Monday, January 28, 2013

Boko Haram: Kaduna State turns to Britain for help.


With the unrelenting security challenges in the North and reckless abandon with which lives and properties are lost, the Kaduna State governor,Alhaji Muhktar Ramalan Yero, has pleaded with the British Government to intervene in tackling insecurity and other anti-development challenges facing the State.The governor made a plea for assistance in Kaduna, while playing host to the British High Commissioner to Nigeria, Mr. Andrew Pocock at Sir Kashim Ibrahim House. Kaduna State has witnessed so many Boko Haram attacks which on many occasions has led to reprisal attacks within the state leaving scores of people dead. Governor Yero, who commended the intervention of the British Government in other areas of concerns in the State, particularly through its Department for International Development (DFID), argued that British intervention has assisted in supporting the state realize some of its human development and growth objectives.He said the DIFD launched five interventions recently “prominent among which is the Women for Women programme targeted at training female health workers.”

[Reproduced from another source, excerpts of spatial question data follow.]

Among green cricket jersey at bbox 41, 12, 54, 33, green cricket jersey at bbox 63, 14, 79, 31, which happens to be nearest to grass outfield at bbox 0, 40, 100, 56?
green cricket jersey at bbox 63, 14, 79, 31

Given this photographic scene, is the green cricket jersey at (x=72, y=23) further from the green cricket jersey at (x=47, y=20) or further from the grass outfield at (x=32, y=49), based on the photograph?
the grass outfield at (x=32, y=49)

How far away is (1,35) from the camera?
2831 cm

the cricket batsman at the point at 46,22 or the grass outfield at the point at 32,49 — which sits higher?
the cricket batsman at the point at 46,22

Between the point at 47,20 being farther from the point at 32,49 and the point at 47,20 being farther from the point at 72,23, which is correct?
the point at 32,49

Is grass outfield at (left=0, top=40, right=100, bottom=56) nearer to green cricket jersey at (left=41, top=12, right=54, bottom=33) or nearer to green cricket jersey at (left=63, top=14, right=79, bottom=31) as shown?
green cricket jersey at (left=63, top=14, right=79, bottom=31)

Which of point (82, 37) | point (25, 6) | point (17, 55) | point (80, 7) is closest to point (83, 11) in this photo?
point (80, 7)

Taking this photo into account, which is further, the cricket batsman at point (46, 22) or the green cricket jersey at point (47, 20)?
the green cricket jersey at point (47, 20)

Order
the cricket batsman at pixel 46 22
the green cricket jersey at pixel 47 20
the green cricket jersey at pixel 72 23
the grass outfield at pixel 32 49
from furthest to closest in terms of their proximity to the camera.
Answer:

Yero, however, assured of his administration’s commitment to ensuring security of lives and property through short and long-term measures. The governor who was sworn in last month following the death of the Governor Yakowa in a helicopter crash in Bayelsa State, has a lot of religious tension and pressure to manage as there were reports of jubilation over the death of the late governor in some parts of the state. Yakowa was the first governor of the state that was Christian and his death created a huge divide between Christians and Muslims in the state in a manner that may cause bursts of religious crisis of which the state has a huge record of.
Meanwhile, the British Commission, in a press statement, said over 170’000 people travel from Nigeria to the United Kingdom for different purposes yearly. It pledges to continue welcoming genuine immigrants with openness.